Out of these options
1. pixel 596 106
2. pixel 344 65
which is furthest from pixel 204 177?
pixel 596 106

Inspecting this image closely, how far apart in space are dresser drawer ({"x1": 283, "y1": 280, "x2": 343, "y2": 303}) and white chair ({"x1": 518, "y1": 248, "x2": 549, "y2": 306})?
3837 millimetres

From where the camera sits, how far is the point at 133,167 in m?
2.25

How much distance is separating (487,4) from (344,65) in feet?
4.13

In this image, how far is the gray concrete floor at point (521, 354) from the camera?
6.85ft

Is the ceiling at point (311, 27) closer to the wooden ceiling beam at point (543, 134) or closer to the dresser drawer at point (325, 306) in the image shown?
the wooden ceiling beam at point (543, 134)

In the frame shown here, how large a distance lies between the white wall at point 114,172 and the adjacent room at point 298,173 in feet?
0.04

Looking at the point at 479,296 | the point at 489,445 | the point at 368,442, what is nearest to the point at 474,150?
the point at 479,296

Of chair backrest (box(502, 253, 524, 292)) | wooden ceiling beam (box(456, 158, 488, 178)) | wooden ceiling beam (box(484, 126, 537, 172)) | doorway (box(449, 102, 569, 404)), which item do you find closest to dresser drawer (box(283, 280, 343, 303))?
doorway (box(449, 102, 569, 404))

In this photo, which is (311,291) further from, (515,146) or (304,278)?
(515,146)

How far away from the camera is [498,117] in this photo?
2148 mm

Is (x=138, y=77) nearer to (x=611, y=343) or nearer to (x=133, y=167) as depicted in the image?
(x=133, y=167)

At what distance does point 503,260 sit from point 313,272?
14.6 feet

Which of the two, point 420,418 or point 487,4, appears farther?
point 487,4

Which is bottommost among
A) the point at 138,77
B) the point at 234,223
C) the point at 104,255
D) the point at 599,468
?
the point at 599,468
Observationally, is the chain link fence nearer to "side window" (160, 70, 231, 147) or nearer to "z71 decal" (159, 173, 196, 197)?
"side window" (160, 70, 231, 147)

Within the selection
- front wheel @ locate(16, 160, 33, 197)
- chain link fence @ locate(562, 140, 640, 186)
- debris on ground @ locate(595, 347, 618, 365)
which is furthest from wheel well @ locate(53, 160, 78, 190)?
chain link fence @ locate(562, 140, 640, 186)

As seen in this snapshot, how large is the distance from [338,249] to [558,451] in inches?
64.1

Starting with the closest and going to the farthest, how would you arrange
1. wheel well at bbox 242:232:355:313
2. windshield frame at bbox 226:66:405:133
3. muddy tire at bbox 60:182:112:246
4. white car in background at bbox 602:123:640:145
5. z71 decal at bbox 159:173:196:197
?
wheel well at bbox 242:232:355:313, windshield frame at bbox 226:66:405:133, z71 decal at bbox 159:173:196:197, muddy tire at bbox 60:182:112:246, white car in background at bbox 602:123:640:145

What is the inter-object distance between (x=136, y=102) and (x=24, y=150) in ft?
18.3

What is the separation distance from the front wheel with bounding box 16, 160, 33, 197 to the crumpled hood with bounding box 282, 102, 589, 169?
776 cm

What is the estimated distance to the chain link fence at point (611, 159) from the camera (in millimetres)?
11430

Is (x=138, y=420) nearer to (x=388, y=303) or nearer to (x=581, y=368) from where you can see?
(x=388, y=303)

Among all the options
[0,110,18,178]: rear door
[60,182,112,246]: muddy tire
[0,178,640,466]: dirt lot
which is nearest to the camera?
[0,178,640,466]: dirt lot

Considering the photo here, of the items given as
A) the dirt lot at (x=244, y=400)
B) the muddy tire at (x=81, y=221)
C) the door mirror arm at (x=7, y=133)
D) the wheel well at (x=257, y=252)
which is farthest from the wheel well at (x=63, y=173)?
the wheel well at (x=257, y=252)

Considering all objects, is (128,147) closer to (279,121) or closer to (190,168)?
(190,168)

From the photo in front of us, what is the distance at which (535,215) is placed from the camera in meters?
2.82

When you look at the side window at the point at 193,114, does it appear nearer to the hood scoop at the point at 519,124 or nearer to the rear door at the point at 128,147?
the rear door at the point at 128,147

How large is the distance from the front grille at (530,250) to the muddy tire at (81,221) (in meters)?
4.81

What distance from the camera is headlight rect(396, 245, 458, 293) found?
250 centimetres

###

Aim
Render the material as a Markdown table with the columns "Row" and "Line", from the line containing "Considering all objects, is" through the end of the material. Give each nonblank line its own numbered row.

Answer in full
| Row | Line |
|---|---|
| 1 | Considering all objects, is (128,147) closer to (279,121) or closer to (190,168)? |
| 2 | (190,168) |
| 3 | From the photo in front of us, what is the distance at which (535,215) is placed from the camera in meters? |
| 4 | 2.82 |
| 5 | When you look at the side window at the point at 193,114, does it appear nearer to the hood scoop at the point at 519,124 or nearer to the rear door at the point at 128,147? |
| 6 | the rear door at the point at 128,147 |
| 7 | How large is the distance from the front grille at (530,250) to the muddy tire at (81,221) (in meters)? |
| 8 | 4.81 |
| 9 | What distance from the camera is headlight rect(396, 245, 458, 293) found? |
| 10 | 250 centimetres |